IL COLIBRÌ
Marco, comunque, non l'ha mai amata. Il cuore di lui appartiene a Luisa (Bérénice Bejo), una vicina di casa, che incontrava da ragazzo durante le vacanze al mare. Restano legati anche da grandi. Periodicamente, s'incontrano a Parigi. Fanno un patto: niente sesso. Un amore casto che procede tale fino alla fine. La figlia di Marco sembra risentire del burrascoso clima familiare. È una bambina psicologicamente fragile: crede di avere un filo attaccato dietro la schiena.
I fatti narrati non seguono una linearità. Gli episodi scorrono velocemente, troppo velocemente (due ore non bastano a raccontare una vita così lunga); per frammenti. Tutto è spostato, mescolato, spezzettato, avanti e indietro nel tempo. Faticoso seguire la trama. I flashback non aiutano lo spettatore ad entrare in sintonia con storia e personaggi. A soffrire con essi. Non c'è il tempo.

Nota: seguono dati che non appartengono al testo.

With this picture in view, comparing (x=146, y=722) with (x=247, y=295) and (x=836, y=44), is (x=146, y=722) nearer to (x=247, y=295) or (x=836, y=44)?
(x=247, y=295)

Favino è puntuale e credibile nel ruolo di Marco tuttavia la sua bella interpretazione non basta a sollevare un film ambiziosissimo che non centra l'obiettivo.
Sotto certi aspetti "Il colibrì" ricorda un’altra pellicola interpretata da Favino, “Promises” . Anche lì, trovavamo un Favino 1) alle prese con una relazione platonica e 2) molto invecchiato sul finale (il trucco esagerato toglie naturalezza al personaggio). “Il colibrì” somiglia nella struttura al francese “Stringimi forte” che narra perdite e drammi attraverso schegge temporali, una scelta stilistica penalizzante. "Il colibrì" non è il miglior film di Francesca Archibugi. Restano insuperabili, a mio avviso, “Mignon è partita” e “Il grande cocomero”.